4.1. Cold Dark Matter

The CDM model became the platform on which simulations of cosmic structure formation matured into a powerful theoretical tool during the 1980s. It is not reviewed extensively here, as accounts have been given already by Frenk (1991), Davis et al (1992a), Liddle & Lyth (1993), Ostriker (1993). However, a brief discussion of the CDM model and its shortcomings is worthwhile to motivate study of the currently popular alternatives.

The CDM model adopts parameter values H0 approx 50 km s-1 Mpc-1 and Omegac = 1 - Omegab approx 0.95, where Omegac and Omegab give the present mean mass density of CDM and baryons, respectively, normalized to the critical density 8pi G / 3H02. Prior to the COBE measurement of temperature anisotropy (Smoot et al 1992), the only significant free parameter in the CDM model was the normalization of the power spectrum, conventionally specified by the rms relative mass density fluctuation in a sphere of radius R8 = 8 h-1 Mpc, sigma8 = sigma(R8), computed using Equation 9 with the power spectrum extrapolated to the present day assuming linear theory.
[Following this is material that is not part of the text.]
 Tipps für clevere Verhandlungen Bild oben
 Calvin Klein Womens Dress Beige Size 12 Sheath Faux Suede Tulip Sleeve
When set to the observed value based on galaxy counts, sigma8 = 1, the CDM model predicts excessive peculiar velocities for galaxies (Davis et al 1985). A similar conclusion follows from the cosmic virial theorem, which implies Omega approx 0.3 if galaxies are a fair tracer of the clustering and dynamics of the mass (Peebles 1986). However, Carlberg et al (1990), Couchman & Carlberg (1992) found in their high-resolution simulations that dark matter halos have substantially smaller velocities than the mass, an effect they termed velocity bias. During this same period, evidence accumulated that the b = 1 / sigma8 = 2.5 "standard biased" CDM model favored by Davis et al (1985) lacked sufficient power on large (~ 50 h-1 Mpc) scales to explain the observed clustering (Maddox et al 1990, Saunders et al 1991) or velocity fields (Lynden-Bell et al 1988) of galaxies.

Without exotic physics such as gravitational radiation produced in "tilted" inflationary models, the large-angular-scale microwave background anisotropy measurements pinned down the normalization of CDM models to sigma8 approx 1.2 (Wright et al 1992, Bunn & White 1997). With a strong velocity bias, interest revived in "unbiased" (b approx 1) CDM models. Several groups explored the constraints imposed by small-scale clustering, pairwise velocities, the circular velocity and mass distributions of galaxies, galaxy cluster masses, etc (e.g. Bahcall & Cen 1993, Cen & Ostriker 1993c, Brainerd & Villumsen 1994a, b, Gelb & Bertschinger 1994a, b, Zurek et al 1994). From this and additional work, the consensus has emerged that the unbiased CDM model is ruled out because it has too much power on small scales.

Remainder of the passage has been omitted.